**Stated exercise**
Put the items below into a Markdown table with the columns Row and Line, where Row holds a running row number and Line holds one line each. Begin at the line that has "What intervening distance" and stop after the line that has "24938 millimetres", including both of those lines, skipping blank lines, and leaving out the pictures.

**Supplied material**
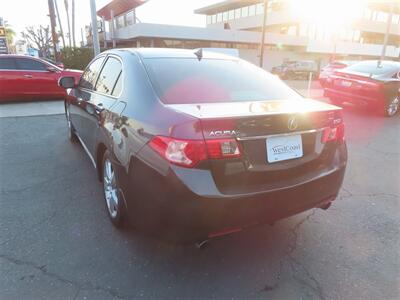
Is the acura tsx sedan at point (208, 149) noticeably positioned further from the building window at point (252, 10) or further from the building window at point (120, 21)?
the building window at point (252, 10)

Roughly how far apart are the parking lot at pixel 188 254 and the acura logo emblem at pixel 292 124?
3.54 ft

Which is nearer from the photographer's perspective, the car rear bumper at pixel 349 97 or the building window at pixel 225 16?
the car rear bumper at pixel 349 97

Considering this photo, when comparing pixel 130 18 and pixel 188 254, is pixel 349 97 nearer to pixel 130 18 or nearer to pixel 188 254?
pixel 188 254

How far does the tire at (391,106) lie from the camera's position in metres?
8.34

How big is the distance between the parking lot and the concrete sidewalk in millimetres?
4755

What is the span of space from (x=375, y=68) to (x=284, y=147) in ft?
26.8

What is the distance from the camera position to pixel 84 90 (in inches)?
154

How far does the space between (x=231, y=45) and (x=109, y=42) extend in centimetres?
1412

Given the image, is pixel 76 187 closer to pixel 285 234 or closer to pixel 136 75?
pixel 136 75

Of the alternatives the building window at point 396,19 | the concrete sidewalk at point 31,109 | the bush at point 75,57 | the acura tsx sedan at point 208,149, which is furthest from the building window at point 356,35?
the acura tsx sedan at point 208,149

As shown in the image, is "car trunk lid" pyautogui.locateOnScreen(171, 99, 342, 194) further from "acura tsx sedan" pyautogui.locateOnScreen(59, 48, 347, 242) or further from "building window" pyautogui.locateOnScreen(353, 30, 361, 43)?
"building window" pyautogui.locateOnScreen(353, 30, 361, 43)

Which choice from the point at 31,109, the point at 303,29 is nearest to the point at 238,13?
the point at 303,29

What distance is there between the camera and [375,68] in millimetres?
8594

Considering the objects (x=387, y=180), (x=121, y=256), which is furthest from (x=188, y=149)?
(x=387, y=180)
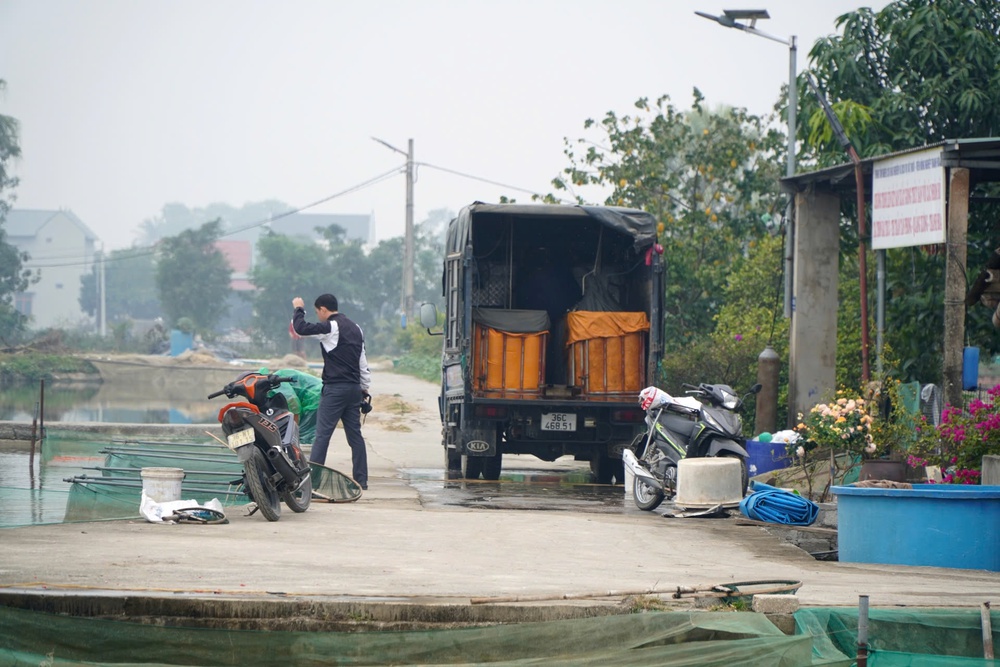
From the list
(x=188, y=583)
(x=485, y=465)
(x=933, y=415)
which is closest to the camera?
(x=188, y=583)

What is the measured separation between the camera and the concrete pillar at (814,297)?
1488cm

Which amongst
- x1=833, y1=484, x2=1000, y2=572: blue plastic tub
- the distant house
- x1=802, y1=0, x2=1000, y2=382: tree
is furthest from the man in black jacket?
the distant house

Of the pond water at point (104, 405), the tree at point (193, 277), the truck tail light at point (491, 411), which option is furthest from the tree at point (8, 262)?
the truck tail light at point (491, 411)

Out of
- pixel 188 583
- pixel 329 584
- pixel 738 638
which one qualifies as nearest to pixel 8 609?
pixel 188 583

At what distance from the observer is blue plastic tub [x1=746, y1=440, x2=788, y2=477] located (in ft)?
43.5

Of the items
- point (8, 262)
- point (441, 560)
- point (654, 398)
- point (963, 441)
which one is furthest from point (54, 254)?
point (441, 560)

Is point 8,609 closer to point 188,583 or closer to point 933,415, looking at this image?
point 188,583

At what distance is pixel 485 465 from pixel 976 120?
28.3 ft

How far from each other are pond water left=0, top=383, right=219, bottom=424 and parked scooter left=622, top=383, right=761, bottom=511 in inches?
593

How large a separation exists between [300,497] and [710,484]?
3.42 meters

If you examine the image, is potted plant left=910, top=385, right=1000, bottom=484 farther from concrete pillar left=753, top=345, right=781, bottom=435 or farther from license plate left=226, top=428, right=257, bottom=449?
license plate left=226, top=428, right=257, bottom=449

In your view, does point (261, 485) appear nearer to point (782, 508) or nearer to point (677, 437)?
point (677, 437)

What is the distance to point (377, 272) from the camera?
68.0m

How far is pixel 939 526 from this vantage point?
7.82m
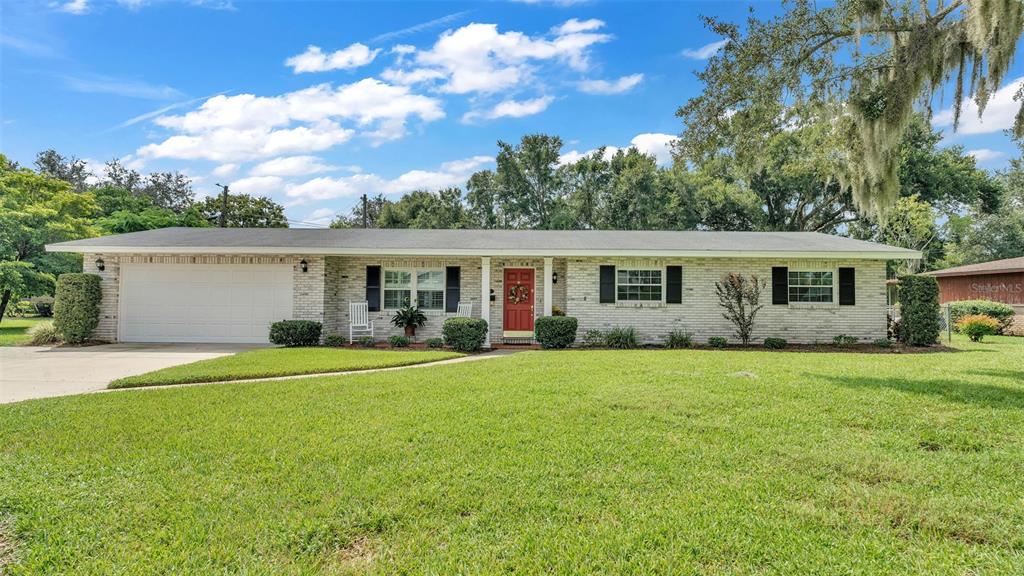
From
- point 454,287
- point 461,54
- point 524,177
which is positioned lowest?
point 454,287

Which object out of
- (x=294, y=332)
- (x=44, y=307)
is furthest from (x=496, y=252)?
(x=44, y=307)

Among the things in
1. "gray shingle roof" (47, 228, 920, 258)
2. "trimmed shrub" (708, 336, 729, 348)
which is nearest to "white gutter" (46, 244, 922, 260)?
"gray shingle roof" (47, 228, 920, 258)

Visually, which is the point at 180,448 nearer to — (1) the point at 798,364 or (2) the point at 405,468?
(2) the point at 405,468

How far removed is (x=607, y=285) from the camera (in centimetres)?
1297

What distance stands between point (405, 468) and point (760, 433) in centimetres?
308

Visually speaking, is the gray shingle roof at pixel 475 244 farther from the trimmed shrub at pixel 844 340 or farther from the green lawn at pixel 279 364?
the green lawn at pixel 279 364

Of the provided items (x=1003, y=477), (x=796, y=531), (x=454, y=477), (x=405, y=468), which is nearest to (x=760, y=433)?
(x=1003, y=477)

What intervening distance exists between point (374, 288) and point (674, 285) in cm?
776

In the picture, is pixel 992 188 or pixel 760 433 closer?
pixel 760 433

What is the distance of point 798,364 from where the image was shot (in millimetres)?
8797

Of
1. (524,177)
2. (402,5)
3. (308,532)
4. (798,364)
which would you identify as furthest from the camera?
(524,177)

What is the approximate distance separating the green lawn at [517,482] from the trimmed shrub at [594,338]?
250 inches

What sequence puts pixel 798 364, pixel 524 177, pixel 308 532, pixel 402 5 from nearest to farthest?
pixel 308 532, pixel 798 364, pixel 402 5, pixel 524 177

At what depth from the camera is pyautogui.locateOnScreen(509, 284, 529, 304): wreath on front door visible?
44.3ft
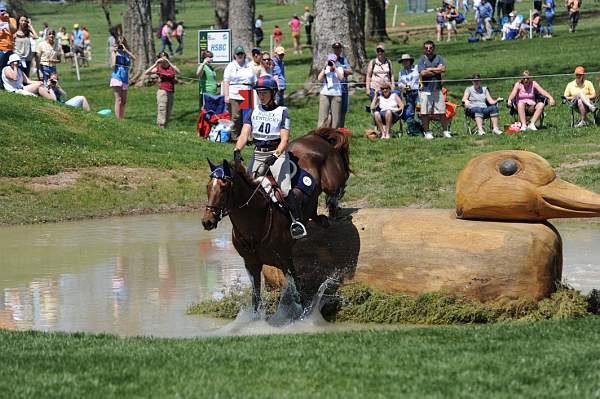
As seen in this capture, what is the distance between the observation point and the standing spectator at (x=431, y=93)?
24938 millimetres

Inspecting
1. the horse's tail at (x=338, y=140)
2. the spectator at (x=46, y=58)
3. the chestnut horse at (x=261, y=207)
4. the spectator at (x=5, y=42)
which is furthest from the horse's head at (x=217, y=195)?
the spectator at (x=46, y=58)

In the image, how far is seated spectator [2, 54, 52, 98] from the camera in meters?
26.2

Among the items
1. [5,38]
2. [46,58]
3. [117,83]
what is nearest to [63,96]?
[46,58]

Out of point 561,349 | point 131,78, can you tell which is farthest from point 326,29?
point 561,349

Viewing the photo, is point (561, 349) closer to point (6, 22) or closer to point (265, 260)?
point (265, 260)

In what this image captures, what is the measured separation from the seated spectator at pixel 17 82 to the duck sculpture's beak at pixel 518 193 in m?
16.0

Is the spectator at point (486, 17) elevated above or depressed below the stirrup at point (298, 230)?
above

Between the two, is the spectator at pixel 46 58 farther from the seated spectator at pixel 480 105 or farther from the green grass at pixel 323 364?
the green grass at pixel 323 364

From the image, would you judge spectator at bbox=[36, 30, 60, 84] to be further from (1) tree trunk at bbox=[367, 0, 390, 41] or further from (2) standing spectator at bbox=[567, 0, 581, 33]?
(2) standing spectator at bbox=[567, 0, 581, 33]

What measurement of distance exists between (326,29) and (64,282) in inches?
638

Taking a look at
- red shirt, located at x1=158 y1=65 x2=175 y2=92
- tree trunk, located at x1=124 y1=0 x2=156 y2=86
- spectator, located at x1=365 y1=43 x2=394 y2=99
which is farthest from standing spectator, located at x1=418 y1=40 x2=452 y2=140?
tree trunk, located at x1=124 y1=0 x2=156 y2=86

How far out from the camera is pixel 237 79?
84.8ft

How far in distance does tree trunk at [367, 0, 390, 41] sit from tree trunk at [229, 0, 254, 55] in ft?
37.4

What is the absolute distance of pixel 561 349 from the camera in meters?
9.14
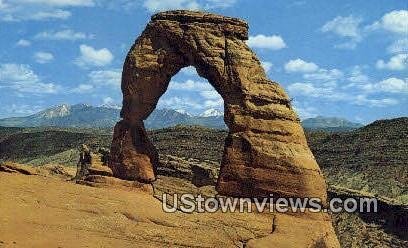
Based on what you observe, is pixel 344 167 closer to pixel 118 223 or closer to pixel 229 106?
pixel 229 106

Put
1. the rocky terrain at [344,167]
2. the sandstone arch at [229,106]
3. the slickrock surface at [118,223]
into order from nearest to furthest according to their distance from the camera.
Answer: the slickrock surface at [118,223]
the sandstone arch at [229,106]
the rocky terrain at [344,167]

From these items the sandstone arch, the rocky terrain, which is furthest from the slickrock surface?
the sandstone arch

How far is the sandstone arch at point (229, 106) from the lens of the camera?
3059cm

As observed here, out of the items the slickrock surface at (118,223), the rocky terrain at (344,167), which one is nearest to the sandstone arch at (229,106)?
the slickrock surface at (118,223)

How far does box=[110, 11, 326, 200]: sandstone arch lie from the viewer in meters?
30.6

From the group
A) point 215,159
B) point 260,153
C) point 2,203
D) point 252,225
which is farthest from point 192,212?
point 215,159

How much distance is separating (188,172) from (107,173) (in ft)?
53.5

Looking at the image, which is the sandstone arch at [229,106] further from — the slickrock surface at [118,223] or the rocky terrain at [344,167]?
the rocky terrain at [344,167]

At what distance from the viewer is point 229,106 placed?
1267 inches

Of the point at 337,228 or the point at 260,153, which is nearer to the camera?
the point at 260,153

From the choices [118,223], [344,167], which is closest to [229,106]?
[118,223]

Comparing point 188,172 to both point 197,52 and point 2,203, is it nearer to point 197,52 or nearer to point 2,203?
point 197,52

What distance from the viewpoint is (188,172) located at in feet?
170

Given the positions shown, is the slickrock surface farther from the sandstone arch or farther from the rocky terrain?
the sandstone arch
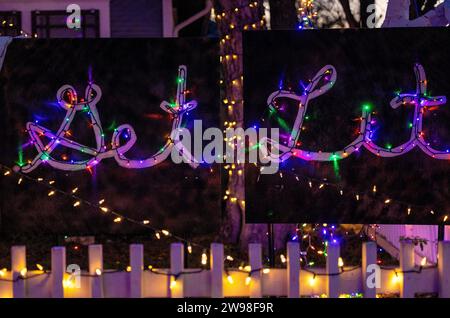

**Full output**
| Row | Line |
|---|---|
| 1 | What intervening distance exists between point (374, 288) and point (674, 285) in cm? |
| 2 | 776 |
| 3 | In the picture, is pixel 992 188 or pixel 760 433 closer? |
| 4 | pixel 760 433 |
| 5 | What is the distance of point 798,364 from where the image was shot (in millimetres)? |
| 6 | 8797 |
| 7 | Of |
| 8 | 1. (524,177) |
| 9 | 2. (402,5) |
| 10 | 3. (308,532) |
| 11 | 4. (798,364) |
| 12 | which would you identify as furthest from the camera? |
| 13 | (524,177) |
| 14 | What is the approximate distance separating the green lawn at [517,482] from the trimmed shrub at [594,338]? |
| 15 | 250 inches |
| 16 | What sequence puts pixel 798 364, pixel 524 177, pixel 308 532, pixel 402 5 from nearest to farthest? |
| 17 | pixel 308 532, pixel 798 364, pixel 402 5, pixel 524 177 |
| 18 | At what depth from the camera is pyautogui.locateOnScreen(509, 284, 529, 304): wreath on front door visible? |
| 19 | 44.3ft |
| 20 | As seen in this capture, what is the distance between the observation point and the standing spectator at (x=431, y=93)? |
| 21 | 24938 millimetres |